# About this task
Gather up every line from the entries below that uses the word "recaptcha".

# Data records
§ §

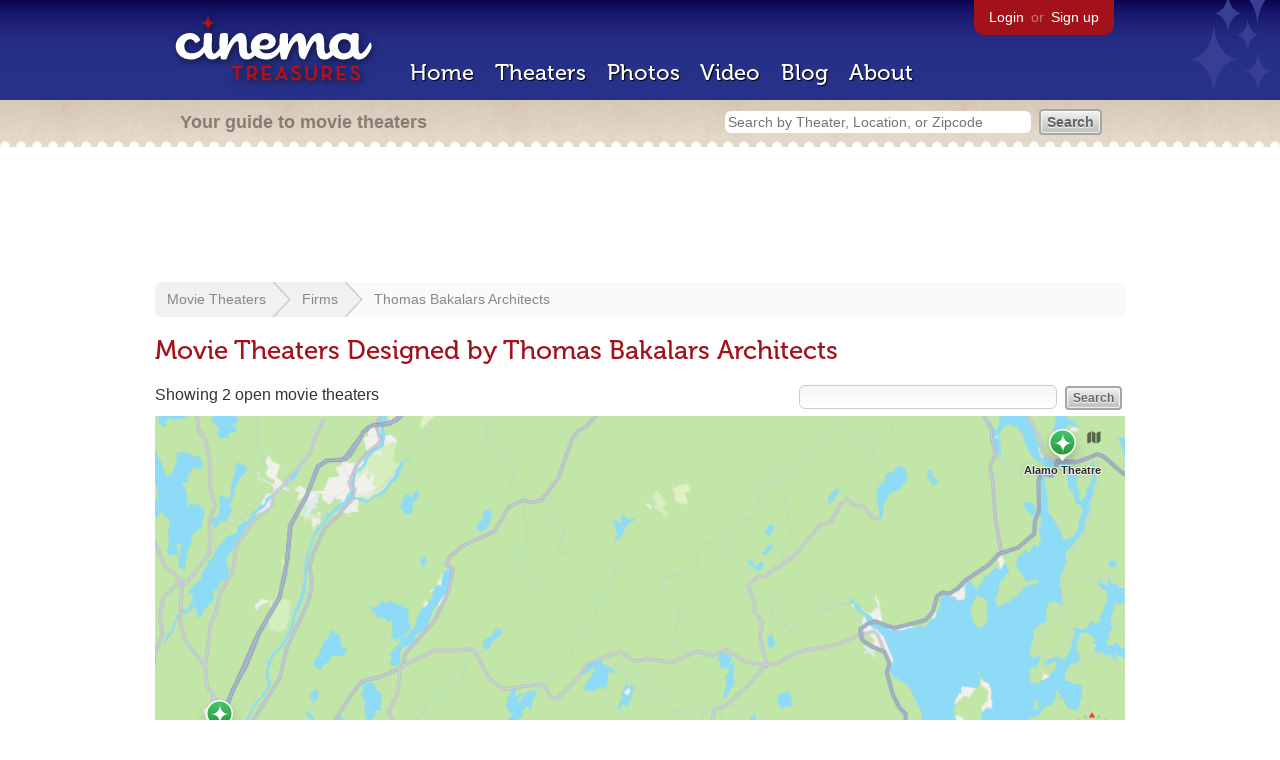

--- FILE ---
content_type: text/html; charset=utf-8
request_url: https://www.google.com/recaptcha/api2/aframe
body_size: 265
content:
<!DOCTYPE HTML><html><head><meta http-equiv="content-type" content="text/html; charset=UTF-8"></head><body><script nonce="ot6oS33iZhk8o329bgaW5w">/** Anti-fraud and anti-abuse applications only. See google.com/recaptcha */ try{var clients={'sodar':'https://pagead2.googlesyndication.com/pagead/sodar?'};window.addEventListener("message",function(a){try{if(a.source===window.parent){var b=JSON.parse(a.data);var c=clients[b['id']];if(c){var d=document.createElement('img');d.src=c+b['params']+'&rc='+(localStorage.getItem("rc::a")?sessionStorage.getItem("rc::b"):"");window.document.body.appendChild(d);sessionStorage.setItem("rc::e",parseInt(sessionStorage.getItem("rc::e")||0)+1);localStorage.setItem("rc::h",'1768848617462');}}}catch(b){}});window.parent.postMessage("_grecaptcha_ready", "*");}catch(b){}</script></body></html>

§ §

# Result for this exercise
request_url: https://www.google.com/recaptcha/api2/aframe
<!DOCTYPE HTML><html><head><meta http-equiv="content-type" content="text/html; charset=UTF-8"></head><body><script nonce="ot6oS33iZhk8o329bgaW5w">/** Anti-fraud and anti-abuse applications only. See google.com/recaptcha */ try{var clients={'sodar':'https://pagead2.googlesyndication.com/pagead/sodar?'};window.addEventListener("message",function(a){try{if(a.source===window.parent){var b=JSON.parse(a.data);var c=clients[b['id']];if(c){var d=document.createElement('img');d.src=c+b['params']+'&rc='+(localStorage.getItem("rc::a")?sessionStorage.getItem("rc::b"):"");window.document.body.appendChild(d);sessionStorage.setItem("rc::e",parseInt(sessionStorage.getItem("rc::e")||0)+1);localStorage.setItem("rc::h",'1768848617462');}}}catch(b){}});window.parent.postMessage("_grecaptcha_ready", "*");}catch(b){}</script></body></html>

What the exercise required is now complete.